## [SUPPLIED MATERIAL]
======

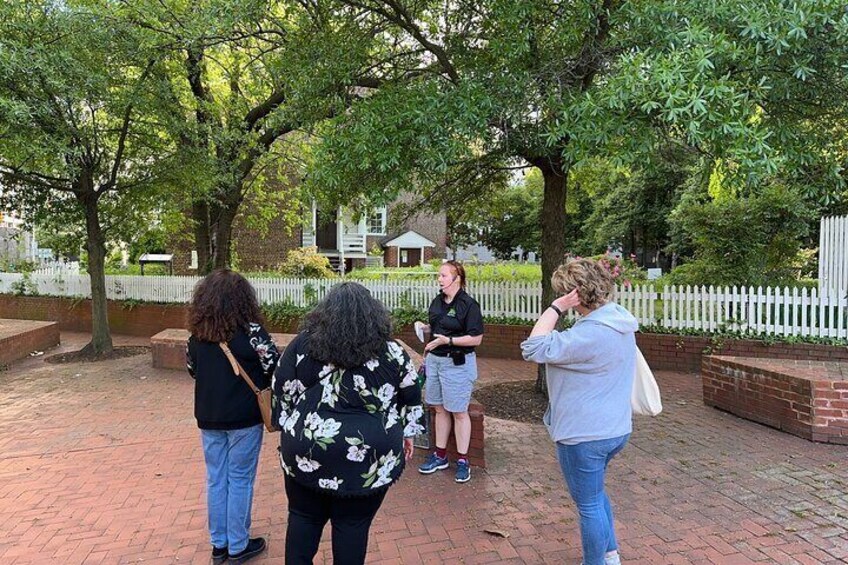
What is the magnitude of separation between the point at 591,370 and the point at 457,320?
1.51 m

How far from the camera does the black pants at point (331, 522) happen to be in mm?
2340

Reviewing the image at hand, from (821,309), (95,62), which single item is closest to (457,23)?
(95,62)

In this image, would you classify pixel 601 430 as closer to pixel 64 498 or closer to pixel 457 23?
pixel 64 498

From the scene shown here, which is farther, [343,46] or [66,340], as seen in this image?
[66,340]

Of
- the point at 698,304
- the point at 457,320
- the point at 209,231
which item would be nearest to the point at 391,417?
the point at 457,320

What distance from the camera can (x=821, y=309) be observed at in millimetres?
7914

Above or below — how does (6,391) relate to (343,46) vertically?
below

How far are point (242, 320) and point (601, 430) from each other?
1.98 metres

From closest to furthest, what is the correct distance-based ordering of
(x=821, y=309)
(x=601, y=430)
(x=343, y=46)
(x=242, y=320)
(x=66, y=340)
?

======

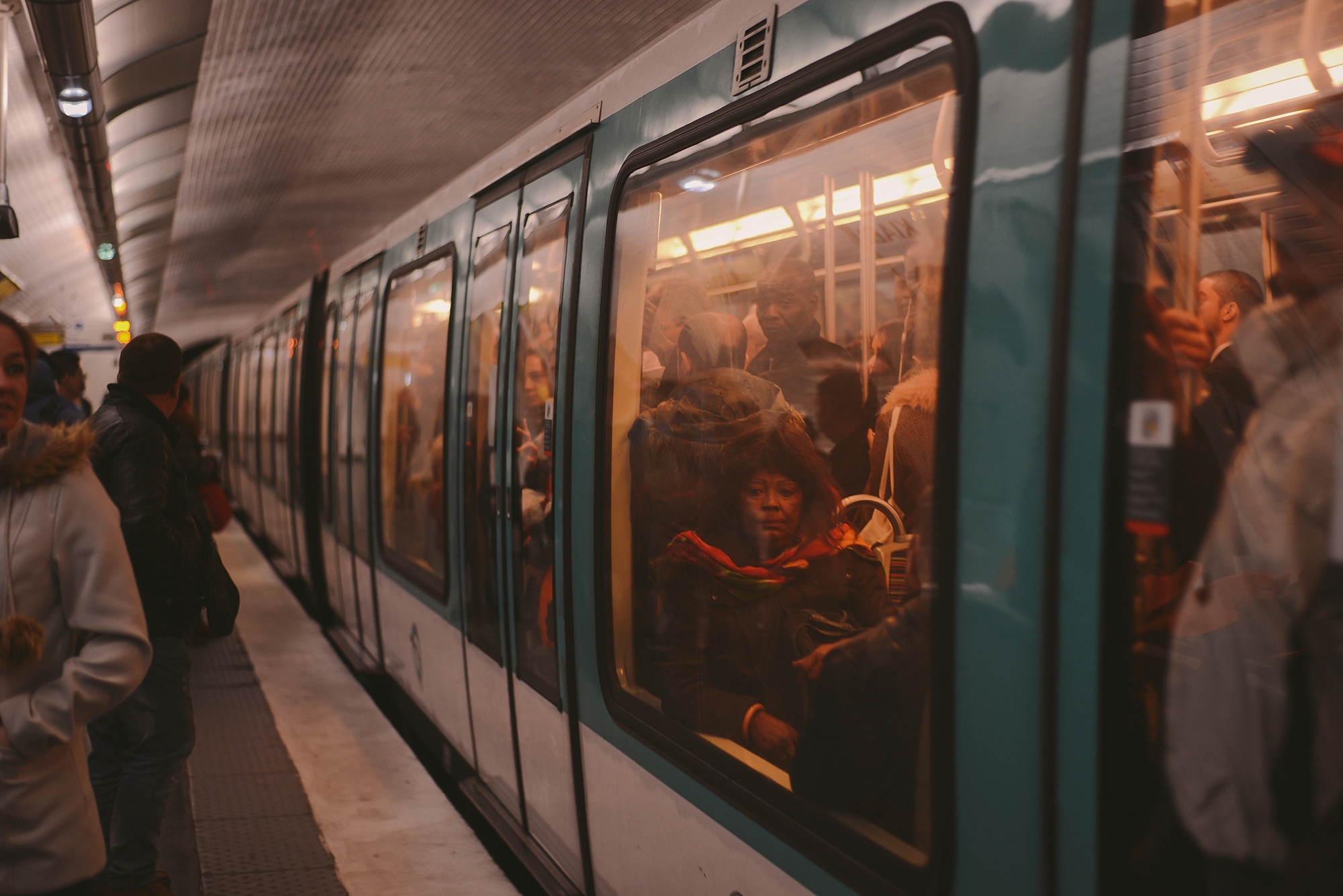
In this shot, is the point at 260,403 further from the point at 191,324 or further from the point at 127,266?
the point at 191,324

======

## [WHAT THE TASK REQUIRES]
Pick out every line in the listing above that contains the word "would". Case counts.

## [REPLY TO THE EXERCISE]
In this image, would you classify pixel 601 430 as closer to pixel 64 498 or closer to pixel 457 23?
which item would be nearest to the point at 391,417?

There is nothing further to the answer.